Records to use ::
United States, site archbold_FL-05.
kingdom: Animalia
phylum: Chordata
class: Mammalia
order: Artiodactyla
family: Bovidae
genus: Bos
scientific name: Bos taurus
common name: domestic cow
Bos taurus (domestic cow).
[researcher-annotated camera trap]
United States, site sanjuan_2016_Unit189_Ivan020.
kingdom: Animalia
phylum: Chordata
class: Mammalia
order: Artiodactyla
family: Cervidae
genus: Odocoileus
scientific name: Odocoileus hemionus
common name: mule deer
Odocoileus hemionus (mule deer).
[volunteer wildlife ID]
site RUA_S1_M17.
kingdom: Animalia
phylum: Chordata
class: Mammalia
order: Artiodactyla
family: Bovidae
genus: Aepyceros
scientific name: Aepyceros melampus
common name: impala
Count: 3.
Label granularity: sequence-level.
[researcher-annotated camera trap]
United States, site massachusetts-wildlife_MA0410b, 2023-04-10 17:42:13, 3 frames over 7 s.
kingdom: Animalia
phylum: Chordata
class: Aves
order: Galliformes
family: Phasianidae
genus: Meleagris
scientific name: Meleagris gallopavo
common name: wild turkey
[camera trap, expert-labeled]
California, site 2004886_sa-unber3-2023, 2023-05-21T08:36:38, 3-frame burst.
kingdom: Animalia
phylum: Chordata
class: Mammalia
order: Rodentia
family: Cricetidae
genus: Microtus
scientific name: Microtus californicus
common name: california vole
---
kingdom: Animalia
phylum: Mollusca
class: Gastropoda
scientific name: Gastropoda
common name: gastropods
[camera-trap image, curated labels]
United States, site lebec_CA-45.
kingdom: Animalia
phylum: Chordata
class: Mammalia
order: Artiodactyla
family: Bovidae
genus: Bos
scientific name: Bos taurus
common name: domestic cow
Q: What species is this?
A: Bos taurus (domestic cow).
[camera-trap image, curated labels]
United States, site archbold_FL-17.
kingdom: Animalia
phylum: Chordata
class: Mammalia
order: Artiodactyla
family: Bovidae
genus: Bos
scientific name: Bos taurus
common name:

Exercise goal ::
An exact copy of every line above, start to finish, is required.

Written response ::
United States, site archbold_FL-05.
kingdom: Animalia
phylum: Chordata
class: Mammalia
order: Artiodactyla
family: Bovidae
genus: Bos
scientific name: Bos taurus
common name: domestic cow
Bos taurus (domestic cow).
[researcher-annotated camera trap]
United States, site sanjuan_2016_Unit189_Ivan020.
kingdom: Animalia
phylum: Chordata
class: Mammalia
order: Artiodactyla
family: Cervidae
genus: Odocoileus
scientific name: Odocoileus hemionus
common name: mule deer
Odocoileus hemionus (mule deer).
[volunteer wildlife ID]
site RUA_S1_M17.
kingdom: Animalia
phylum: Chordata
class: Mammalia
order: Artiodactyla
family: Bovidae
genus: Aepyceros
scientific name: Aepyceros melampus
common name: impala
Count: 3.
Label granularity: sequence-level.
[researcher-annotated camera trap]
United States, site massachusetts-wildlife_MA0410b, 2023-04-10 17:42:13, 3 frames over 7 s.
kingdom: Animalia
phylum: Chordata
class: Aves
order: Galliformes
family: Phasianidae
genus: Meleagris
scientific name: Meleagris gallopavo
common name: wild turkey
[camera trap, expert-labeled]
California, site 2004886_sa-unber3-2023, 2023-05-21T08:36:38, 3-frame burst.
kingdom: Animalia
phylum: Chordata
class: Mammalia
order: Rodentia
family: Cricetidae
genus: Microtus
scientific name: Microtus californicus
common name: california vole
---
kingdom: Animalia
phylum: Mollusca
class: Gastropoda
scientific name: Gastropoda
common name: gastropods
[camera-trap image, curated labels]
United States, site lebec_CA-45.
kingdom: Animalia
phylum: Chordata
class: Mammalia
order: Artiodactyla
family: Bovidae
genus: Bos
scientific name: Bos taurus
common name: domestic cow
Q: What species is this?
A: Bos taurus (domestic cow).
[camera-trap image, curated labels]
United States, site archbold_FL-17.
kingdom: Animalia
phylum: Chordata
class: Mammalia
order: Artiodactyla
family: Bovidae
genus: Bos
scientific name: Bos taurus
common name:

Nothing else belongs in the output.